III - Quanto à hipossuficiência econômica, à luz da jurisprudência consolidada no âmbito do E.
STJ e do posicionamento usual desta C. Turma, no sentido de que o art. 20, §3º, da Lei 8.742/93
define limite objetivo de renda per capita a ser considerada, mas não impede a comprovação da
miserabilidade pela análise da situação específica de quem pleiteia o benefício. (Precedente do
E. STJ).
IV- Em que pese a improcedência da ADIN 1.232-DF, em julgamento recente dos Recursos
Extraordinários 567.985-MT e 580.983-PR, bem como da Reclamação 4.374, o E. Supremo
Tribunal Federal modificou o posicionamento adotado anteriormente, para entender pela
inconstitucionalidade do disposto no art. 20, §3º, da Lei 8.742/93.
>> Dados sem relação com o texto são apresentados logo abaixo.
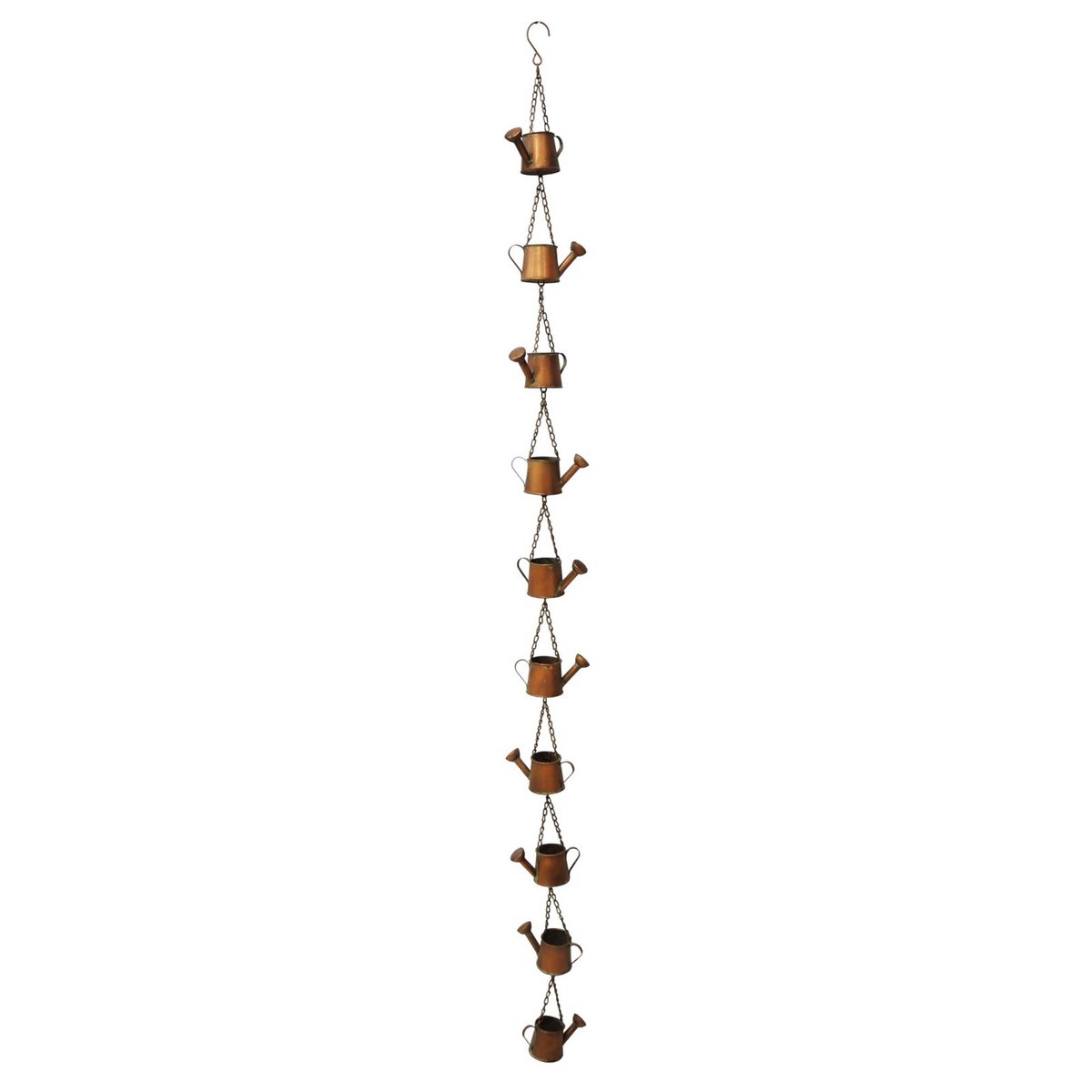 Regenketting gieter brons 104 × 12 × 12 cm
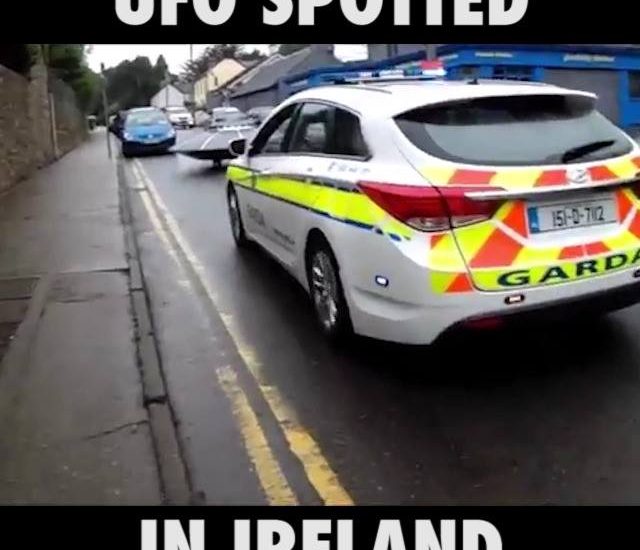 UFO Spotted In Ireland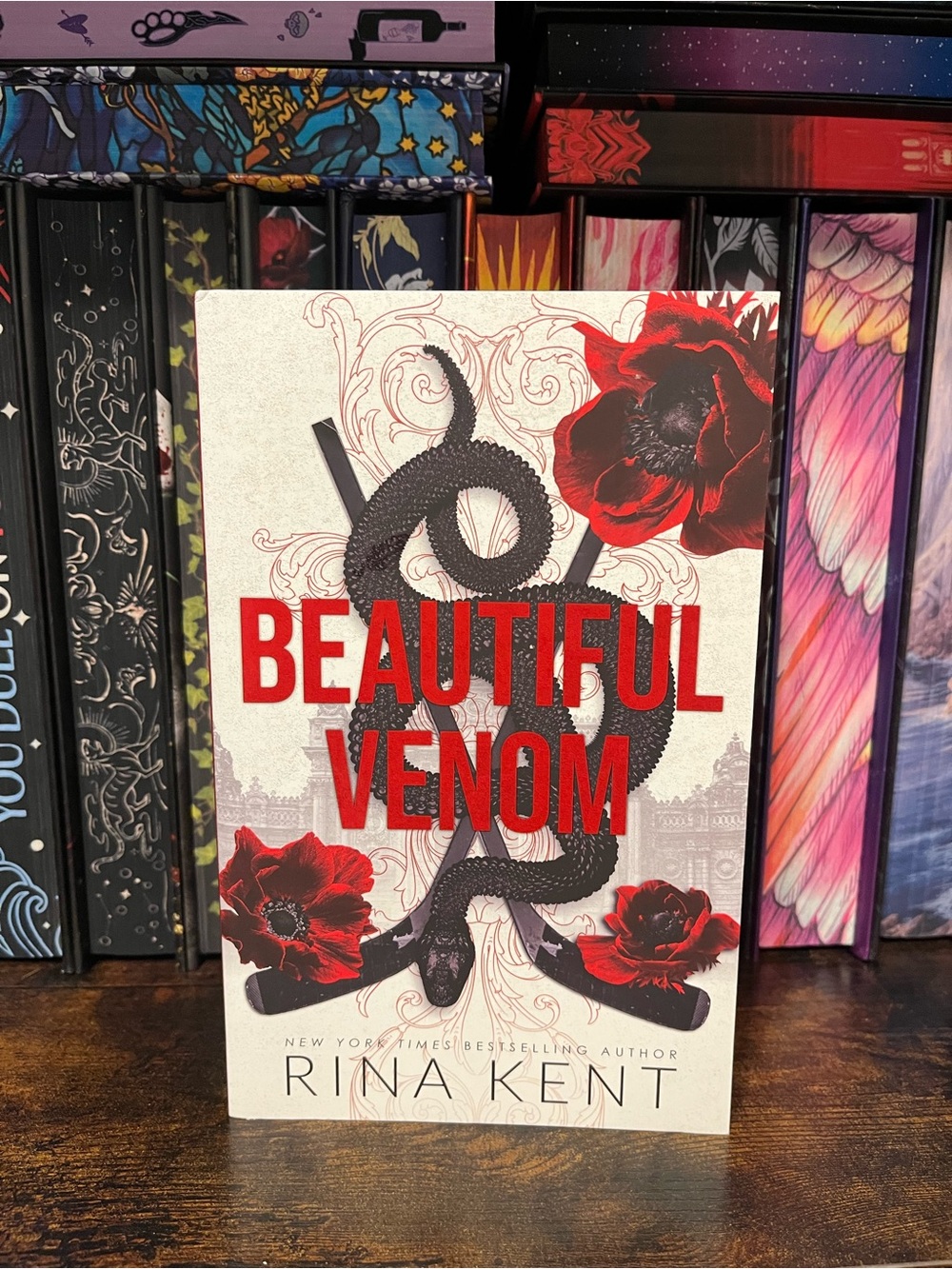 Beautiful Venom by Rina Kent Paperback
V - O entendimento que prevalece atualmente no âmbito do E. STF é os de que as significativas
alterações no contexto socioeconômico desde a edição da Lei 8.742/93 e o reflexo destas nas
políticas públicas de assistência social, teriam criado um distanciamento entre os critérios para
aferição da miserabilidade previstos na LOAS e aqueles constantes no sistema de proteção social
que veio a se consolidar.
VI- Mantido o termo inicial do benefício na forma da sentença, ou seja, deve ser fixado a contar
da data do requerimento administrativo (24.01.2017 - fl. 43), ocasião em que presentes os
requisitos para a concessão da benesse, devendo ser compensadas as parcelas pagas a título de
antecipação de tutela, quando da liquidação da sentença.
VII-A correção monetária e os juros de mora deverão ser calculados de acordo com a lei de
regência, observando-se as teses firmadas pelo E.STF no julgamento do RE 870.947, realizado
em 20.09.2017. Quanto aos juros de mora será observado o índice de remuneração da caderneta
de poupança a partir de 30.06.2009.
VIII-Tendo em vista o trabalho adicional do patrono da parte autora em grau recursal, nos termos
do artigo 85, § 11, do CPC, os honorários advocatícios, fixados em 10% (dez por cento)devem
incidir sobre as prestações vencidas até a data do presente acórdão, eis que de acordo com o
entendimento da 10ª Turma desta E. Corte.
IX- Remessa Oficial tida por interposta e Apelação do réu improvidas.
ACÓRDÃO
Vistos e relatados estes autos em que são partes as acima indicadas, decide a Egregia Decima
Turma do Tribunal Regional Federal da 3 Regiao, por unanimidade, negar provimento a remessa
oficial tida por interposta e a apelacao do reu, nos termos do relatório e voto que ficam fazendo
parte integrante do presente julgado.